• Directions: Reproduce the material word for word, from the line containing "Is the point" through the line containing "222 centimetres", and leave out the pictures.

####

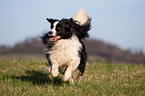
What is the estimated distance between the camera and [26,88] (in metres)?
5.34

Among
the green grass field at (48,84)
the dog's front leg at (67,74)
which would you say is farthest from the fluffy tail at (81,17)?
the green grass field at (48,84)

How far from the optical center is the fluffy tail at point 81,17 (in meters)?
6.62

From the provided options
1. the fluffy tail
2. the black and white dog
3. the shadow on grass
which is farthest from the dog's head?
the shadow on grass

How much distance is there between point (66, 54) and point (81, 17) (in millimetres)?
1657

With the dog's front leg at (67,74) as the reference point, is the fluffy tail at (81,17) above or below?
above

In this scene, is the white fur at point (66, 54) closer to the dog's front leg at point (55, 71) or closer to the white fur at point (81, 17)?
the dog's front leg at point (55, 71)

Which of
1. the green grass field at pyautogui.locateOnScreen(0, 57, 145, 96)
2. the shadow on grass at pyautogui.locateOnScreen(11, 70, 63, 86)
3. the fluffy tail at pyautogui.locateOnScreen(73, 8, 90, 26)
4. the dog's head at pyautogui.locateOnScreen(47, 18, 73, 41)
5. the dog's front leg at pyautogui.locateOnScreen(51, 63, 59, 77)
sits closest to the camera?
the green grass field at pyautogui.locateOnScreen(0, 57, 145, 96)

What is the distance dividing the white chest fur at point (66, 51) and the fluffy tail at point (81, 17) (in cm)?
105

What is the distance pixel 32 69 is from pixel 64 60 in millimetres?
2621

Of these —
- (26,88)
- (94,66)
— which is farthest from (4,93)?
(94,66)

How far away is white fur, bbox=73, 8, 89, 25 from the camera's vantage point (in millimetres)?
6623

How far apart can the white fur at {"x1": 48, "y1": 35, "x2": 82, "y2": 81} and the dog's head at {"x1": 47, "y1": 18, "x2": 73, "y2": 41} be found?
0.14m

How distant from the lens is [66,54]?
5.58 metres

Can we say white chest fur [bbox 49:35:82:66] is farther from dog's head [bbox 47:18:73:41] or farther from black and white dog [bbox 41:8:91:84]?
dog's head [bbox 47:18:73:41]
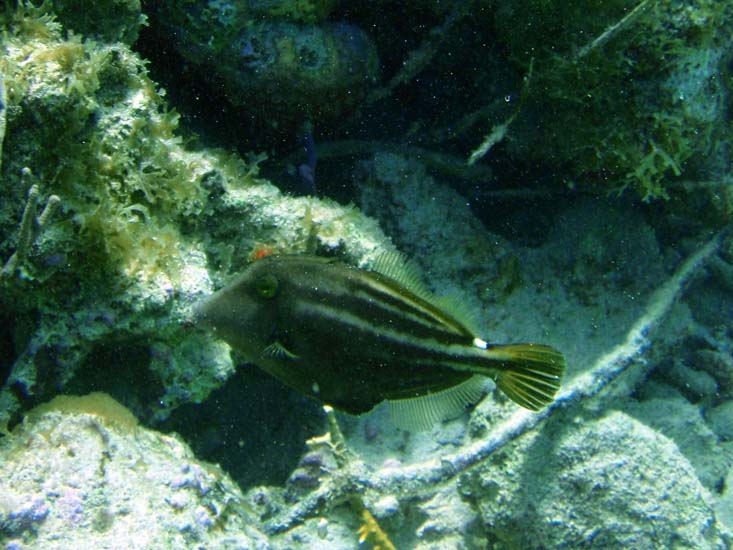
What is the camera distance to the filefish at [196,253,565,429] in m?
2.01

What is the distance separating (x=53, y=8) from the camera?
2.56 m

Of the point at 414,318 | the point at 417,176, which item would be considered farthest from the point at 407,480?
the point at 417,176

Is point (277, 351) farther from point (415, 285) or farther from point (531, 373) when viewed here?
point (531, 373)

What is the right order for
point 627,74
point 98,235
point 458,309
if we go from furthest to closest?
point 627,74 → point 98,235 → point 458,309

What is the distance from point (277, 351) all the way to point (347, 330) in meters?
0.28

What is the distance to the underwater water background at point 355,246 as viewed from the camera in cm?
227

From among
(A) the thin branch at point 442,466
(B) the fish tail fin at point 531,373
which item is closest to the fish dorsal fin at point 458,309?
(B) the fish tail fin at point 531,373

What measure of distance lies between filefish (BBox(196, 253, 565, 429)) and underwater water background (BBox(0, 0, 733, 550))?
0.08 meters

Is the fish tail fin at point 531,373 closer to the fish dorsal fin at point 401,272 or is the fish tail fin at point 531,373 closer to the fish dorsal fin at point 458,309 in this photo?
the fish dorsal fin at point 458,309

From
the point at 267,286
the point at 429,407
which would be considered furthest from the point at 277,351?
the point at 429,407

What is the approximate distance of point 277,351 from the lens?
199 centimetres

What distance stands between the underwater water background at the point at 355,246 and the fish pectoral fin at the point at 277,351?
A: 0.25 feet

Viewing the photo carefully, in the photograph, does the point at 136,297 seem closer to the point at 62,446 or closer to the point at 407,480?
the point at 62,446

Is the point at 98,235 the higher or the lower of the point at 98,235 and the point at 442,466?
the higher
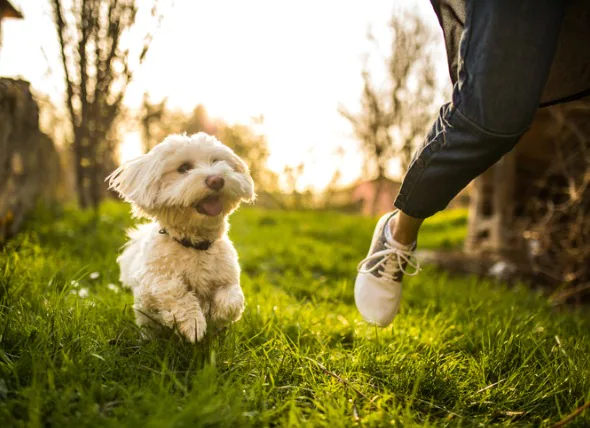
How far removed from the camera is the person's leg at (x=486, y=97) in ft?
5.44

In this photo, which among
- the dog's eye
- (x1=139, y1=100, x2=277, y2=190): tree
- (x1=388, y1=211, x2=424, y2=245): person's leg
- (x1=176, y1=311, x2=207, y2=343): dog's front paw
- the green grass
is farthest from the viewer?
(x1=139, y1=100, x2=277, y2=190): tree

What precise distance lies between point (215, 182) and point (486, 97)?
1207 mm

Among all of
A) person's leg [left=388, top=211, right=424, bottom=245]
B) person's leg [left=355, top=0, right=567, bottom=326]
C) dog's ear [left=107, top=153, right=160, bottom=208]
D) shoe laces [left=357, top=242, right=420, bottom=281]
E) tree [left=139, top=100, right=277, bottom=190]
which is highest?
person's leg [left=355, top=0, right=567, bottom=326]

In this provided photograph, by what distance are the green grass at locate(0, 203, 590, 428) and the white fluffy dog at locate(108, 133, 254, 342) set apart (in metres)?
0.15

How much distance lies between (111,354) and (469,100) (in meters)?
1.67

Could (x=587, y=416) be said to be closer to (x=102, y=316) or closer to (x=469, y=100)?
(x=469, y=100)

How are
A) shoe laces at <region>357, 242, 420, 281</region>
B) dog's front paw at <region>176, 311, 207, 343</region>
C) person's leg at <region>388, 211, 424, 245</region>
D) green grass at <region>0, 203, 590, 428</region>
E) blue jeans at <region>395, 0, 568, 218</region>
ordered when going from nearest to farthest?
green grass at <region>0, 203, 590, 428</region>, blue jeans at <region>395, 0, 568, 218</region>, dog's front paw at <region>176, 311, 207, 343</region>, person's leg at <region>388, 211, 424, 245</region>, shoe laces at <region>357, 242, 420, 281</region>

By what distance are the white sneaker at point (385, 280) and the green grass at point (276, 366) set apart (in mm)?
158

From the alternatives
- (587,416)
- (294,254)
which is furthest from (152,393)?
(294,254)

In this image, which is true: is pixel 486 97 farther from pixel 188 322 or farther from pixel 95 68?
pixel 95 68

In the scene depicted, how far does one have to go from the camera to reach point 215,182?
222 centimetres

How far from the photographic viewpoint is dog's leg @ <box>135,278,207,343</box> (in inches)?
80.9

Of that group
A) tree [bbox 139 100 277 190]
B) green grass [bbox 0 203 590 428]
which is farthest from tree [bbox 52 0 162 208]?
tree [bbox 139 100 277 190]

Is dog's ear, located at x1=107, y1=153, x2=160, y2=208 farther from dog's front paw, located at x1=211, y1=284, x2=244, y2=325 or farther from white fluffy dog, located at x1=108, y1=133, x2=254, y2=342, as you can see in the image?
dog's front paw, located at x1=211, y1=284, x2=244, y2=325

####

• The solution:
Is the point at 98,235 the higher or the lower of the point at 98,235 and the point at 442,466?
the higher
How far removed from the camera is the person's leg at (x=486, y=97) in ft?
5.44

In this photo, which among
- the dog's eye
- (x1=139, y1=100, x2=277, y2=190): tree
- (x1=388, y1=211, x2=424, y2=245): person's leg
- (x1=176, y1=311, x2=207, y2=343): dog's front paw
- the green grass
is farthest from the viewer?
(x1=139, y1=100, x2=277, y2=190): tree

What precise distance lies between point (215, 182) and point (486, 97)?
1207 mm

Among all of
A) person's leg [left=388, top=211, right=424, bottom=245]
B) person's leg [left=355, top=0, right=567, bottom=326]
C) dog's ear [left=107, top=153, right=160, bottom=208]
D) shoe laces [left=357, top=242, right=420, bottom=281]
E) tree [left=139, top=100, right=277, bottom=190]
which is highest?
person's leg [left=355, top=0, right=567, bottom=326]

In this provided photograph, by what distance are the green grass at locate(0, 203, 590, 428) and the white fluffy dog at locate(108, 133, 254, 342) set apart (in metres)?
0.15

How much distance lies between (111,354) and (469,100) (in meters)?
1.67

Could (x=587, y=416) be said to be closer to (x=102, y=316) or closer to (x=469, y=100)?
(x=469, y=100)

How are
A) shoe laces at <region>357, 242, 420, 281</region>
B) dog's front paw at <region>176, 311, 207, 343</region>
C) person's leg at <region>388, 211, 424, 245</region>
D) green grass at <region>0, 203, 590, 428</region>
E) blue jeans at <region>395, 0, 568, 218</region>
ordered when going from nearest to farthest?
green grass at <region>0, 203, 590, 428</region>, blue jeans at <region>395, 0, 568, 218</region>, dog's front paw at <region>176, 311, 207, 343</region>, person's leg at <region>388, 211, 424, 245</region>, shoe laces at <region>357, 242, 420, 281</region>

By what distance are the white sneaker at point (385, 280) and the green grass at point (276, 366) set apart (in mm)?
158

From the alternatives
- (587,416)
- (294,254)
which is furthest from (152,393)?
(294,254)

In this image, which is true: is pixel 486 97 farther from pixel 188 322 or farther from pixel 95 68?
pixel 95 68

In the scene depicted, how far does one have to go from the camera to reach point 215,182?
222 centimetres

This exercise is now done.